- WHAT IS BEING ASKED
Transcribe only the lines in the data below falling between the line with "Conjunto de detalles del otoño" and the line with "Afternoon Brisbane City", including those two lines, and leave out any picture.

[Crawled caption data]
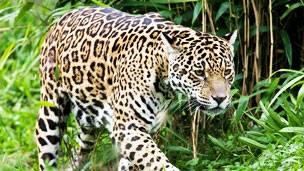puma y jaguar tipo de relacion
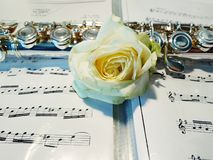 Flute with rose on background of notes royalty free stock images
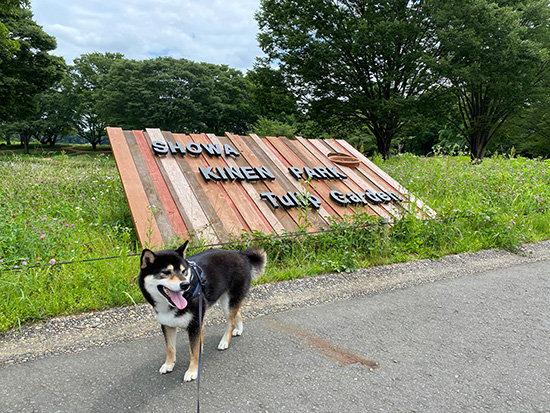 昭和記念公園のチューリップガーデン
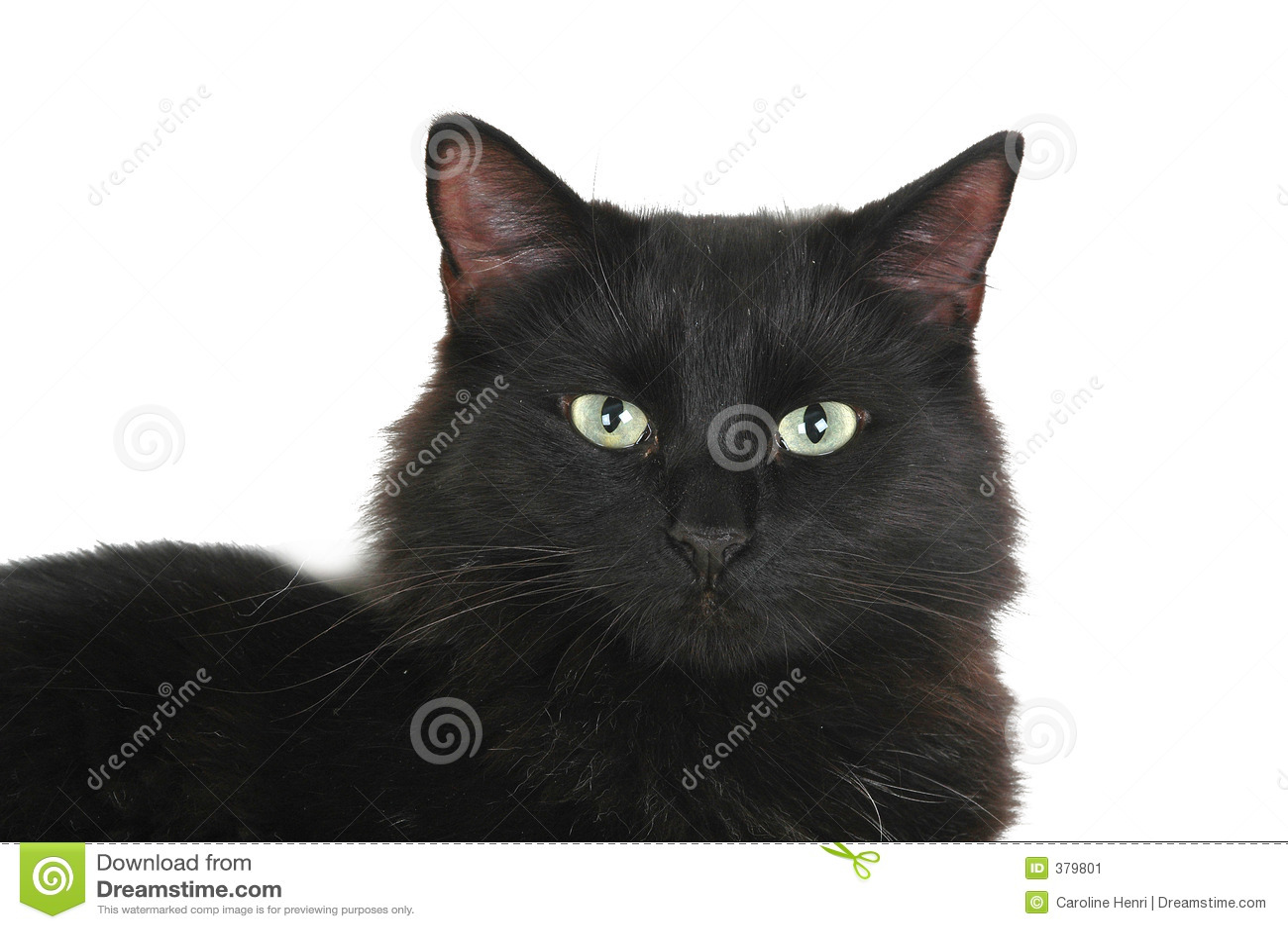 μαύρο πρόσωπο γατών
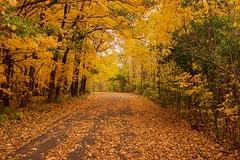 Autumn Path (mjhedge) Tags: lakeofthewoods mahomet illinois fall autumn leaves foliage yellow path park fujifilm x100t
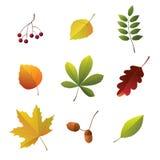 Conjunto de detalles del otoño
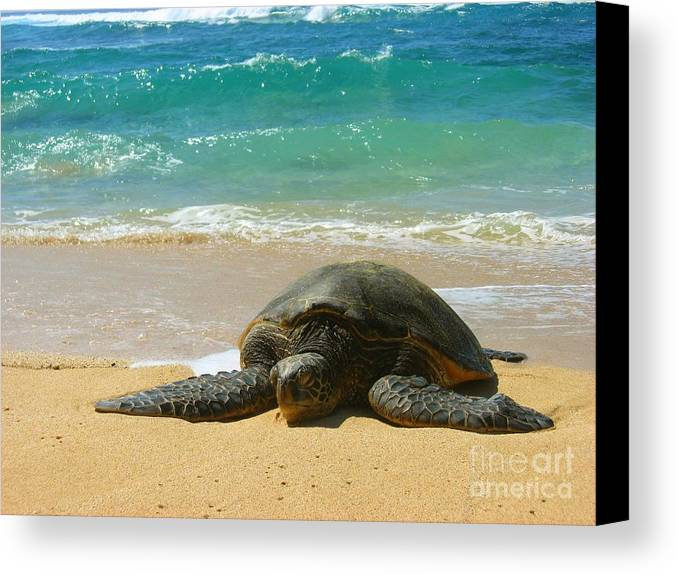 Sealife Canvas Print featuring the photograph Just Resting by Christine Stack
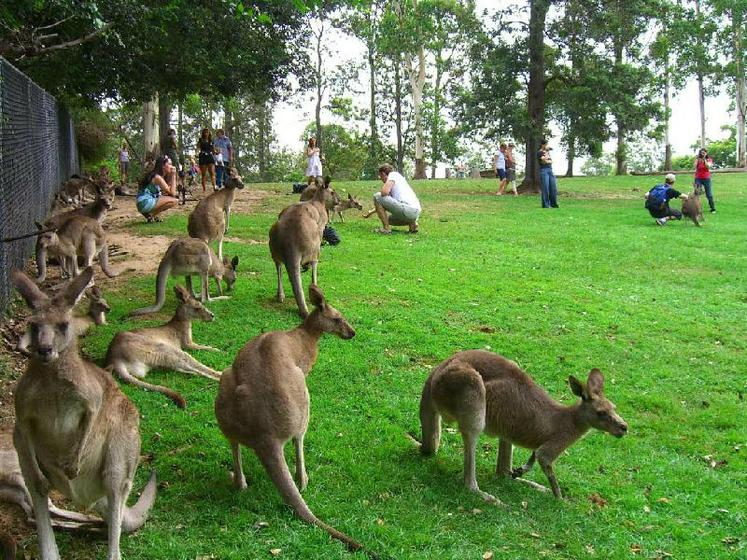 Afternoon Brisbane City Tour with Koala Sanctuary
---
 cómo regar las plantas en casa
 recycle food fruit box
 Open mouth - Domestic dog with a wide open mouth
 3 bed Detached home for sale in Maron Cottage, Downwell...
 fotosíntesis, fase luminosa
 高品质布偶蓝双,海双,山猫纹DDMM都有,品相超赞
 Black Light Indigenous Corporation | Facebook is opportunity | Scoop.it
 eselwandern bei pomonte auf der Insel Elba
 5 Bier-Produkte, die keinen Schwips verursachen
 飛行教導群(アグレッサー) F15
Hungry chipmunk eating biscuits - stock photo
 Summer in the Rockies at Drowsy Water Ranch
* * *
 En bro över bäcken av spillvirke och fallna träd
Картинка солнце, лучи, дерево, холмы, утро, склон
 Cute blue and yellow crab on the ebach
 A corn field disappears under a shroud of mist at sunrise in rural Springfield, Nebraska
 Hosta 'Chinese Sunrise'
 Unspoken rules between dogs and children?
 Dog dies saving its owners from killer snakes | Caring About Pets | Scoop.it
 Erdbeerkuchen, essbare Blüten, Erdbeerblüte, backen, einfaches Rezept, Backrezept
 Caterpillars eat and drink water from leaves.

- EXERCISE RESPONSE
 Conjunto de detalles del otoño
 Sealife Canvas Print featuring the photograph Just Resting by Christine Stack
 Afternoon Brisbane City Tour with Koala Sanctuary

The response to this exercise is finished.